I sat on my hands to keep from scratching. But how could I resist? A swarm of bees attacking me couldn’t have felt worse. I was twisting and contorting my arms and body to reach all the itchy spots. Six pairs of hands wouldn’t have been enough. The rash was everywhere now—on my belly, back, armpits, even between my toes. I got up to look at myself in the mirror, but before I got there Renee had already told me, "You look like a pig!" Indeed, through the slits of my eyes I could see that the pink blobs had grown into one another to form an enormous pig’s head.
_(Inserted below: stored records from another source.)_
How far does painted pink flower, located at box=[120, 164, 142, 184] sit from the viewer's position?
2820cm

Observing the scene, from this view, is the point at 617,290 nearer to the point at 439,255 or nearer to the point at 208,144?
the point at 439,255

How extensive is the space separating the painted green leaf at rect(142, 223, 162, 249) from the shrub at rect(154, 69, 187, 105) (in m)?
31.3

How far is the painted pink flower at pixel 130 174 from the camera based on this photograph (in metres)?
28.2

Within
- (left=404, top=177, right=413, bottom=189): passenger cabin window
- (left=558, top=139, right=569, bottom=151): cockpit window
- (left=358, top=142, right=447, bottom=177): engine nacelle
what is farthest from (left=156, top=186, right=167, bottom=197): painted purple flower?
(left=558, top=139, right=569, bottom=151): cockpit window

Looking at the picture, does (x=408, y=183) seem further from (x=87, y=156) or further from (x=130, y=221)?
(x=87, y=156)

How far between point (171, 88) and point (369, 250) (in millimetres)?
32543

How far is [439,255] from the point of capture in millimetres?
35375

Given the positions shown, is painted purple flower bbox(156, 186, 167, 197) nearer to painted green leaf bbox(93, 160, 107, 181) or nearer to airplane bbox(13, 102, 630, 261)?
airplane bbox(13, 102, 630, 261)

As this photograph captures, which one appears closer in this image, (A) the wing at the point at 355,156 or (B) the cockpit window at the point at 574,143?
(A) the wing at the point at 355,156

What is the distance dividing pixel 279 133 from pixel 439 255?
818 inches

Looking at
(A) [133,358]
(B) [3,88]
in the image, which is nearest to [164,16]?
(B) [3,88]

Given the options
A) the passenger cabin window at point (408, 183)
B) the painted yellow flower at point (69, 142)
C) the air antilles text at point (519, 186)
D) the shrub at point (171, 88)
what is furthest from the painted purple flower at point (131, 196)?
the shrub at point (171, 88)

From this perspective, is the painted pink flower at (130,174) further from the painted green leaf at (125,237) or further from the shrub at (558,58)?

There was no use in pretending to study anymore. I crawled into bed, itching and aching all over. My head felt as if an axe had split it right down the middle. I turned toward the wall, away from the lamp that was still burning at Renee’s desk, and shed silent tears. Sleep was impossible that night. Long after Renee had shut down, my twitching and scratching went on.
The next morning my dorm mates were shocked to see my pig’s head. "What happened to you!" they exclaimed. At Great Hall the same question was thrown at me from left and right. To each I replied that I’d eaten something that didn’t agr
ee with me. My classmates didn’t probe further, for they had their own skins to save. The ordeal ahead would tax their mental and physical capacity to the maximum.
We filed into Great Hall. I daresay there was no place in this world as solemn as this examination hall. Every detail was designed to remind us of the gravity of the occasion—the shiny waxed floor that dared anyone to scuff it, the desks and chairs lined up like headstones in a cemetery, and the high breezy ceiling that cast a chill in the air. No matter what season it was, you shivered the moment you stepped into Great Hall. And you would shiver even more when you saw Miss Archer licking her index finger and placing the test papers face down on each desk. The morning session was devoted to Part I: economic theory. Two others were to follow in the afternoon—economic history and economic policy. Each portion was to last three hours. The marathon began at eight in the morning and would go on till seven in the evening. It was as much a test in stamina as in knowledge.
When I took my place, my body was still itching and my head hurting. But the minute Miss Archer announced, "You may start now," all my discomforts were forgotten. I grasped the pen and scribbled away. Miss Archer’s definitions poured out of me. Much to my surprise, I’d retained more than I thought. There was only one problem—my fingers couldn’t move fast enough. The pen kept slipping out of my swollen fingers. My script looked like the slow, clumsy scrawl of a child learning to write. When the bell rang, I’d finished only three of the four questions.
After a short lunch break, we sat down for the second paper. Economic history was my forte, and therefore my hope for salvaging the morning’s damage. There were six essay questions. I browsed them over and found that there were no surprises. But the problem of my fingers remained. Getting them to hold a pen was as frustrating as trying to manipulate a bunch of bananas. The effort was so painstaking that my hand cramped up after two essays. Pausing to rest, I listened helplessly to the frenzied scratching of my classmates’ pens.